25 May 2023
Guaranteed Future Value (GFV), also known as a balloon payment or residual value, refers to the predetermined value of a vehicle at the end of a car finance agreement. It is an agreed-upon amount that the car will be worth at the end of the loan or lease term, regardless of its actual market value at that time. The GFV is established at the beginning of the finance agreement and is used to calculate monthly payments.
Understanding the concept of Guaranteed Future Value is important for individuals considering finance options such as Personal Contract Purchase (PCP) or Hire Purchase (HP). The GFV affects the monthly payments and provides flexibility at the end of the agreement. It allows borrowers to choose whether to return the vehicle, trade it in for a new one, or pay the GFV amount to keep the vehicle.

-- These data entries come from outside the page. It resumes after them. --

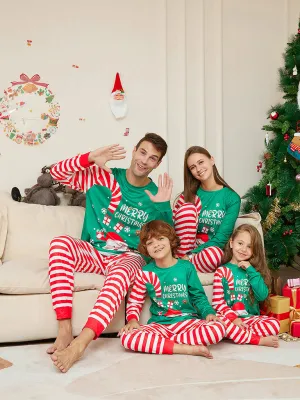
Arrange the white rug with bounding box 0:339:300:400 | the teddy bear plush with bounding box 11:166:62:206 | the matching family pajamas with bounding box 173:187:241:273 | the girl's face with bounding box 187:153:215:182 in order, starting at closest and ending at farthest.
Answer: the white rug with bounding box 0:339:300:400 < the matching family pajamas with bounding box 173:187:241:273 < the girl's face with bounding box 187:153:215:182 < the teddy bear plush with bounding box 11:166:62:206

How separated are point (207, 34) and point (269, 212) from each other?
4.84 ft

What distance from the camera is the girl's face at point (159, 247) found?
2.62 m

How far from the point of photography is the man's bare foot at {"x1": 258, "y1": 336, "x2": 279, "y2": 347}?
258cm

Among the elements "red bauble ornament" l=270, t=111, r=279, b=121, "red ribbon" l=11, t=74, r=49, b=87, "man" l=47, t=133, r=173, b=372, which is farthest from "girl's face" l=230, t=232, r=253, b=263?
"red ribbon" l=11, t=74, r=49, b=87

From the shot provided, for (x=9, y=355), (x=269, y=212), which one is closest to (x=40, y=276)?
(x=9, y=355)

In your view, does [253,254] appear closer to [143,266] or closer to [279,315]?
[279,315]

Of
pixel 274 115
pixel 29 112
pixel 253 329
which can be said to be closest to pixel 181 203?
pixel 253 329

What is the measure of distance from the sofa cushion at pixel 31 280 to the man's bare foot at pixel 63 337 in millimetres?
181

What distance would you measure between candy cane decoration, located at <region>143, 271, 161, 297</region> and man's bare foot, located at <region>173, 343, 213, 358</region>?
0.99 feet

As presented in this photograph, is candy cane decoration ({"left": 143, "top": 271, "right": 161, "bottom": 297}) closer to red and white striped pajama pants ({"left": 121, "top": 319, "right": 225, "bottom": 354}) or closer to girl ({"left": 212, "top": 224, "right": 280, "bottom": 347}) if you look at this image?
red and white striped pajama pants ({"left": 121, "top": 319, "right": 225, "bottom": 354})

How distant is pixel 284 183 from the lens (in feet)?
11.9

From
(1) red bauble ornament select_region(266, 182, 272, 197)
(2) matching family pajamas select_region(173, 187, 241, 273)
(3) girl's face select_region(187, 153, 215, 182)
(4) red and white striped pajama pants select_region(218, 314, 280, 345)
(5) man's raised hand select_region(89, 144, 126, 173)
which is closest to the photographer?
(4) red and white striped pajama pants select_region(218, 314, 280, 345)

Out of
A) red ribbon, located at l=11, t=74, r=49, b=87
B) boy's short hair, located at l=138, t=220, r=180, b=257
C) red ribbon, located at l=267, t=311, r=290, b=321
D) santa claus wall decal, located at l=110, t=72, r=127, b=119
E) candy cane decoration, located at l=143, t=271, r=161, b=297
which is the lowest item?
red ribbon, located at l=267, t=311, r=290, b=321

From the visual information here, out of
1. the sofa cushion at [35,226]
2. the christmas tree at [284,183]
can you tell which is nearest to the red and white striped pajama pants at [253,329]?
the christmas tree at [284,183]
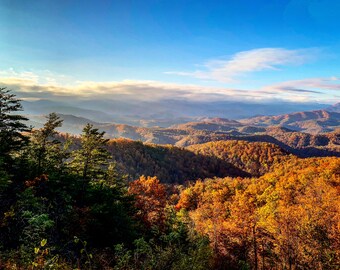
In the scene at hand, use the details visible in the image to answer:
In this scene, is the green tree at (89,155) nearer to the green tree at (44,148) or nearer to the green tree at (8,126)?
the green tree at (44,148)

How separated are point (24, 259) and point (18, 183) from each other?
23.0 m

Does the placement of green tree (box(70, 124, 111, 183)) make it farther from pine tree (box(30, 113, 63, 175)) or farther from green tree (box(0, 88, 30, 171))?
green tree (box(0, 88, 30, 171))

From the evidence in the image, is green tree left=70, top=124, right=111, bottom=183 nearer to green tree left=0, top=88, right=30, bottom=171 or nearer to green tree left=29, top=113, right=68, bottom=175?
green tree left=29, top=113, right=68, bottom=175

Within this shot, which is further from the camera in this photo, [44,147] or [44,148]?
[44,147]

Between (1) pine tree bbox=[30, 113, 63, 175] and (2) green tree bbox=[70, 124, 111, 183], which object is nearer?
(1) pine tree bbox=[30, 113, 63, 175]

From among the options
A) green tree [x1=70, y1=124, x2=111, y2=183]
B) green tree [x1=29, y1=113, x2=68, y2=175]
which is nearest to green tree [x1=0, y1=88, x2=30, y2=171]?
green tree [x1=29, y1=113, x2=68, y2=175]

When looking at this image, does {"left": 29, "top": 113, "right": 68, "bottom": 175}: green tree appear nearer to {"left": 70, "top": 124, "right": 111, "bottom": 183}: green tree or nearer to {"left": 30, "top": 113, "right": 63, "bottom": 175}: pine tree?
{"left": 30, "top": 113, "right": 63, "bottom": 175}: pine tree

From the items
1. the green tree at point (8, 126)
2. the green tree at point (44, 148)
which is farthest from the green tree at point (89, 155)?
the green tree at point (8, 126)

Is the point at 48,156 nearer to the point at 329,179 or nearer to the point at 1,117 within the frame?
the point at 1,117

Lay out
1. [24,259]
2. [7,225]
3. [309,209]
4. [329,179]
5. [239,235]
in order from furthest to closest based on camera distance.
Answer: [329,179] → [239,235] → [309,209] → [7,225] → [24,259]

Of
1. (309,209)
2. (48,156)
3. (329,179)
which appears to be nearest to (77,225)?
(48,156)

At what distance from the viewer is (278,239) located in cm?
3738

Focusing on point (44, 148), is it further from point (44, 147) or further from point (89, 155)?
point (89, 155)

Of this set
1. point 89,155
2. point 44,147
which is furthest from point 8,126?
point 89,155
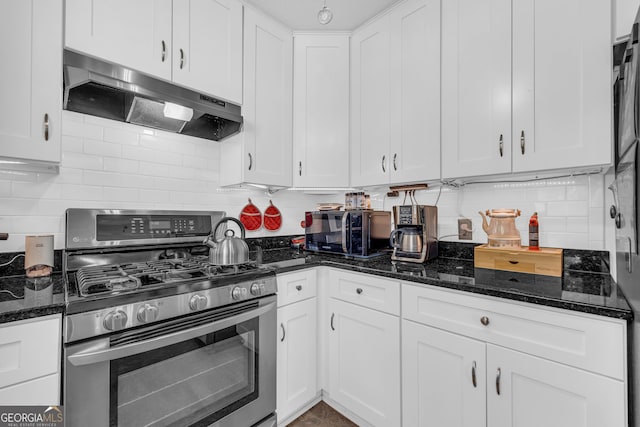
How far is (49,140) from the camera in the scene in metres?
1.20

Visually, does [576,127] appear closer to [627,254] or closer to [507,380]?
[627,254]

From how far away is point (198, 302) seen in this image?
47.9 inches

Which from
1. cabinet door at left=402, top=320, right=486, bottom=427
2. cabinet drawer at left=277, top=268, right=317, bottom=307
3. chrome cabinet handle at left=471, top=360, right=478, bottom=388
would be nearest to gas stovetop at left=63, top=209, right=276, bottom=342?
cabinet drawer at left=277, top=268, right=317, bottom=307

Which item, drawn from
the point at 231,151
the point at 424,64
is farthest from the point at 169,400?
the point at 424,64

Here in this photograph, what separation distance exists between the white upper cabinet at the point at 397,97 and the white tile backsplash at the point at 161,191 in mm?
353

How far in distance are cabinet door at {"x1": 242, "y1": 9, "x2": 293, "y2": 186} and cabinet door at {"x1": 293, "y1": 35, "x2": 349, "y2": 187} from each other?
7 centimetres

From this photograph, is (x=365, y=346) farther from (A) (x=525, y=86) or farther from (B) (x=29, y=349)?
(A) (x=525, y=86)

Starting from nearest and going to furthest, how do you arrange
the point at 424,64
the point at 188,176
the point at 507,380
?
the point at 507,380 → the point at 424,64 → the point at 188,176

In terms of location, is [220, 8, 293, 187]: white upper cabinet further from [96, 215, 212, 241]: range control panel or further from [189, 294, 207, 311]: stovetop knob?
[189, 294, 207, 311]: stovetop knob

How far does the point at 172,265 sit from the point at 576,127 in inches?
80.3

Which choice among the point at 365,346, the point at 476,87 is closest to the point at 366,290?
the point at 365,346

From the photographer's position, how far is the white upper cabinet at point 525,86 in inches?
48.7

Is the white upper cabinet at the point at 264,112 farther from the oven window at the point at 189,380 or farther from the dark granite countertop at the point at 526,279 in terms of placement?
the oven window at the point at 189,380

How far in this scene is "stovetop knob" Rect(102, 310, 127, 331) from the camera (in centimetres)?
100
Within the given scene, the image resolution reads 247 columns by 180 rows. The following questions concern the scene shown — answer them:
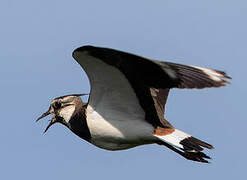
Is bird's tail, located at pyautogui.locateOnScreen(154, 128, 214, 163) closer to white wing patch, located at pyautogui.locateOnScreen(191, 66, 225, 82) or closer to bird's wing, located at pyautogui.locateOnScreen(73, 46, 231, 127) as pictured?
bird's wing, located at pyautogui.locateOnScreen(73, 46, 231, 127)

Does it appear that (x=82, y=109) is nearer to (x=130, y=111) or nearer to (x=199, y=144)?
(x=130, y=111)

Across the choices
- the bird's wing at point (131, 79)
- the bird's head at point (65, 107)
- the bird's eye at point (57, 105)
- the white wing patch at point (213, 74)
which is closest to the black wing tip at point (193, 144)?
the bird's wing at point (131, 79)

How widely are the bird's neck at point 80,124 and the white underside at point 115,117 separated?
0.10 m

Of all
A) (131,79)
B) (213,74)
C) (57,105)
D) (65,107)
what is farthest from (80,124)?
(213,74)

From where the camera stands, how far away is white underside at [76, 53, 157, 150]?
8648 mm

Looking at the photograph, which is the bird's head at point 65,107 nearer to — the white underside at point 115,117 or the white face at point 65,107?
the white face at point 65,107

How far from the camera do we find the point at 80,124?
9.27 metres

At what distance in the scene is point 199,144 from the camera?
28.0ft

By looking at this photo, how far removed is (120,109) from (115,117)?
15 cm

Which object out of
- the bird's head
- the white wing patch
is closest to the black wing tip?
the white wing patch

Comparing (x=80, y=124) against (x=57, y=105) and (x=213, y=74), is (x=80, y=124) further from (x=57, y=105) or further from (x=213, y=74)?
(x=213, y=74)

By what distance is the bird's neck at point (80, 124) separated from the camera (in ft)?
30.2

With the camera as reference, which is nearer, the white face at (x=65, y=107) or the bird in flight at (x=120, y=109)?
the bird in flight at (x=120, y=109)

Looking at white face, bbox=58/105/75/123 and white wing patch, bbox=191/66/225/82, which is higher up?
white wing patch, bbox=191/66/225/82
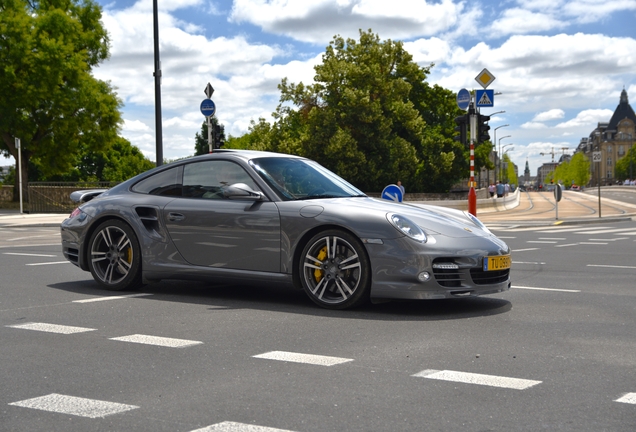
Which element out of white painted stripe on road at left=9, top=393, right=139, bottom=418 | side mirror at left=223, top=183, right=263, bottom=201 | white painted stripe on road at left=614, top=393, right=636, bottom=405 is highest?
side mirror at left=223, top=183, right=263, bottom=201

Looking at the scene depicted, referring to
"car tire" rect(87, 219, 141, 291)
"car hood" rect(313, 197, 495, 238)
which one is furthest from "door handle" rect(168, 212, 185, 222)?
"car hood" rect(313, 197, 495, 238)

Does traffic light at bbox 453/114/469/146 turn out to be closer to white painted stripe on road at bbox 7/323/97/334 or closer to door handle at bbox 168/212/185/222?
door handle at bbox 168/212/185/222

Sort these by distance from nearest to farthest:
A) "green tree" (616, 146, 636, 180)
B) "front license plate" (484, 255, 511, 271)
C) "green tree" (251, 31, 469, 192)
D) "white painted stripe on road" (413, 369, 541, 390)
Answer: "white painted stripe on road" (413, 369, 541, 390)
"front license plate" (484, 255, 511, 271)
"green tree" (251, 31, 469, 192)
"green tree" (616, 146, 636, 180)

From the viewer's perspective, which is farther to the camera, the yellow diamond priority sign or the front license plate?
the yellow diamond priority sign

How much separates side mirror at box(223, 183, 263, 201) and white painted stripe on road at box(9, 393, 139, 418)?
10.7 feet

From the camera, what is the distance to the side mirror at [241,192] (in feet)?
23.3

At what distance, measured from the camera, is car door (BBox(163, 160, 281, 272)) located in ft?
23.6

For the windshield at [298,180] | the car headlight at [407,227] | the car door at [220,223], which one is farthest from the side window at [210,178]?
the car headlight at [407,227]

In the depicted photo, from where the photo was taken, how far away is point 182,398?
405 cm

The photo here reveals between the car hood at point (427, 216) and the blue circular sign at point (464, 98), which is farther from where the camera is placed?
the blue circular sign at point (464, 98)

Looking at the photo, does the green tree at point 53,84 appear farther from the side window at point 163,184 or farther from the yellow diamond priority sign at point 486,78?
the side window at point 163,184

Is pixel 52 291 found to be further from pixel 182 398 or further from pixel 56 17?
pixel 56 17

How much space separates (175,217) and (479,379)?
161 inches

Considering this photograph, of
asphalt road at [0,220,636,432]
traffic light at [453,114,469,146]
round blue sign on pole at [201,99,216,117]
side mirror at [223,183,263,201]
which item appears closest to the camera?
asphalt road at [0,220,636,432]
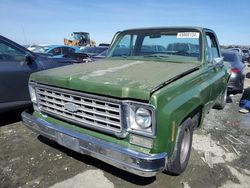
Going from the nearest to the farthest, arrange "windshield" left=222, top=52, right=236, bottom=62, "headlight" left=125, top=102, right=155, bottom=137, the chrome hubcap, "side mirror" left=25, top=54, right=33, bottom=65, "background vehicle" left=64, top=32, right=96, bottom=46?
1. "headlight" left=125, top=102, right=155, bottom=137
2. the chrome hubcap
3. "side mirror" left=25, top=54, right=33, bottom=65
4. "windshield" left=222, top=52, right=236, bottom=62
5. "background vehicle" left=64, top=32, right=96, bottom=46

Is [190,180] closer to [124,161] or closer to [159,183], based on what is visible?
[159,183]

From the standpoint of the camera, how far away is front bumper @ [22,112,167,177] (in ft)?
8.05

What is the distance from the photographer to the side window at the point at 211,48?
4121 millimetres

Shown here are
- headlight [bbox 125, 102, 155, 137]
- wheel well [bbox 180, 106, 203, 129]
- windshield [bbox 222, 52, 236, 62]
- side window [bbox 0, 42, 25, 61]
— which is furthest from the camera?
windshield [bbox 222, 52, 236, 62]

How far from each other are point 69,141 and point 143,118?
101 centimetres

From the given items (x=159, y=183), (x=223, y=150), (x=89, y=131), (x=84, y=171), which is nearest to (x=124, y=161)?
(x=89, y=131)

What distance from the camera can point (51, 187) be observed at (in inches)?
120

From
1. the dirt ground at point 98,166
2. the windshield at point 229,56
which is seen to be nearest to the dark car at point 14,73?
the dirt ground at point 98,166

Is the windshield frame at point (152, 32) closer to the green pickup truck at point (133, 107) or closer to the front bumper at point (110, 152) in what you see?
the green pickup truck at point (133, 107)

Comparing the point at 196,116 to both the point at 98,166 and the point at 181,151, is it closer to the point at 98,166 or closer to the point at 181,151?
the point at 181,151

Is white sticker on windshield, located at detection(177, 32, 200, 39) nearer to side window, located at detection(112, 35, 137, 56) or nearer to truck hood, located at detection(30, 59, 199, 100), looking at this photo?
truck hood, located at detection(30, 59, 199, 100)

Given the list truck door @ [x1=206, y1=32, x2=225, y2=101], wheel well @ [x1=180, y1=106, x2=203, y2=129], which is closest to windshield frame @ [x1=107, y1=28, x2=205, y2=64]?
truck door @ [x1=206, y1=32, x2=225, y2=101]

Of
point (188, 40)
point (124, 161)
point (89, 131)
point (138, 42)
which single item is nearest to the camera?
point (124, 161)

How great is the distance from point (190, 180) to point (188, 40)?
85.7 inches
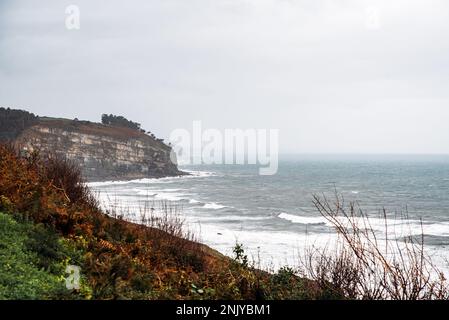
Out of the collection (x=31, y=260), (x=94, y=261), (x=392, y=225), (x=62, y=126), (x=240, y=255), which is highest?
(x=62, y=126)

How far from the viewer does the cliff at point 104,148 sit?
95.2 meters

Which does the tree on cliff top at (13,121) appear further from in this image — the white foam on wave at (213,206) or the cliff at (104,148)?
the white foam on wave at (213,206)

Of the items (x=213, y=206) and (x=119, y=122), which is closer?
(x=213, y=206)

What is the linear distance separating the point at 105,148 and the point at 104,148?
1.14ft

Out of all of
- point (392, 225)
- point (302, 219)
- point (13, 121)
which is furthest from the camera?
point (13, 121)

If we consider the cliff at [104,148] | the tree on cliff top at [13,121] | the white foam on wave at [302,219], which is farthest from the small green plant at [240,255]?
the cliff at [104,148]

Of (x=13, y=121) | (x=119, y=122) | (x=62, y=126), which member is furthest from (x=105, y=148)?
(x=119, y=122)

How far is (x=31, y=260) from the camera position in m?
6.97

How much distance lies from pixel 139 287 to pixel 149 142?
110m

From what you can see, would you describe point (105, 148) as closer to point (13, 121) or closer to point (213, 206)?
point (13, 121)

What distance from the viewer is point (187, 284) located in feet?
26.8

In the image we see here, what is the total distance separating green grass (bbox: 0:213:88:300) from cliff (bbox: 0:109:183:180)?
3345 inches

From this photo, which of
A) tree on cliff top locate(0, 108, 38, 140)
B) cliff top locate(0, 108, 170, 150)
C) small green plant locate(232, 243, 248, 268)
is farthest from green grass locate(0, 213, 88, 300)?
tree on cliff top locate(0, 108, 38, 140)
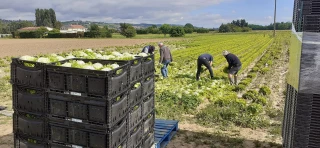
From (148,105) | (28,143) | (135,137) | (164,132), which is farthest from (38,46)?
(135,137)

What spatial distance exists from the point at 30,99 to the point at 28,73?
39cm

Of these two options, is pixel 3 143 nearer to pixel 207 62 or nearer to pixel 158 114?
pixel 158 114

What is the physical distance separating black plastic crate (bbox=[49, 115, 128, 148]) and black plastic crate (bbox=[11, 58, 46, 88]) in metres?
0.64

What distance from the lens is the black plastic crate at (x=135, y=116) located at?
4844 millimetres

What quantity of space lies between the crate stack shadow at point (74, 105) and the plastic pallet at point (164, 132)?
126cm

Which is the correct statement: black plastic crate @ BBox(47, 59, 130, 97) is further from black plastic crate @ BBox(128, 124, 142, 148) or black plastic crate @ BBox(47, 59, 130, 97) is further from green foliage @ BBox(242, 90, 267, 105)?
green foliage @ BBox(242, 90, 267, 105)

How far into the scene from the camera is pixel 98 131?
420 cm

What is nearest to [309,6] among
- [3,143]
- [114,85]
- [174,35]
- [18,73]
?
[114,85]

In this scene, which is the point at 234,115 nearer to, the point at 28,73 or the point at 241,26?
the point at 28,73

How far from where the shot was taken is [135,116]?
5.00 meters

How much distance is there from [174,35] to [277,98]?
253ft

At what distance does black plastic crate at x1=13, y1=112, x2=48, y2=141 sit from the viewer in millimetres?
4527

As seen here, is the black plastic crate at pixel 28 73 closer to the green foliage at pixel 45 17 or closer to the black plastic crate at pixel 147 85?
the black plastic crate at pixel 147 85

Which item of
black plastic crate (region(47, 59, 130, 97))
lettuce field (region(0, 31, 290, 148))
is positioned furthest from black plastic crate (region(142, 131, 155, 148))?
black plastic crate (region(47, 59, 130, 97))
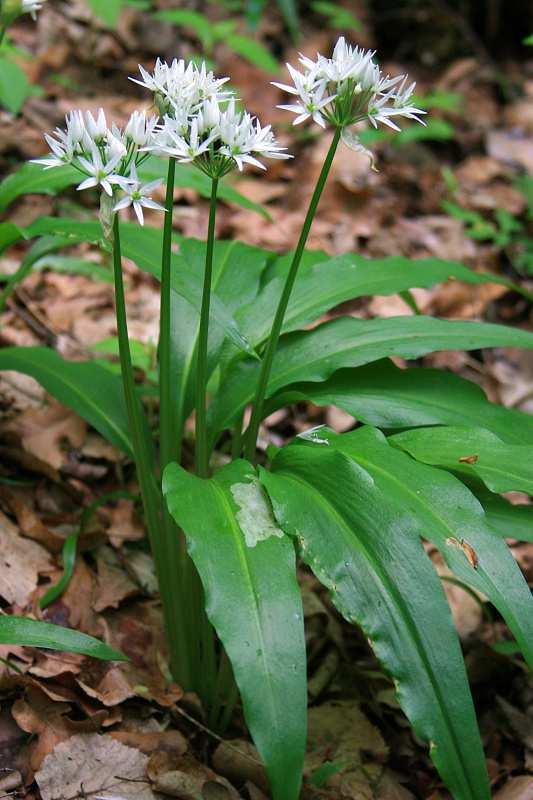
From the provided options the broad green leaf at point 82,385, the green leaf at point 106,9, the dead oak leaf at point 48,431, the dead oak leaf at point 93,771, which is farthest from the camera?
the green leaf at point 106,9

Suppose you enter into a car finance agreement using PCP, where the loan term is four years. At the beginning of the agreement, the lender sets a GFV of £10,000 for the car. Based on this GFV, your monthly payments are calculated, covering the depreciation of the vehicle over the loan term. At the end of the four-year term, you have three options return the car to the lender, trade it in for a new car, or pay the GFV amount of £10,000 to own the vehicle outright. The GFV provides flexibility and options for the borrower at the end of the finance agreement.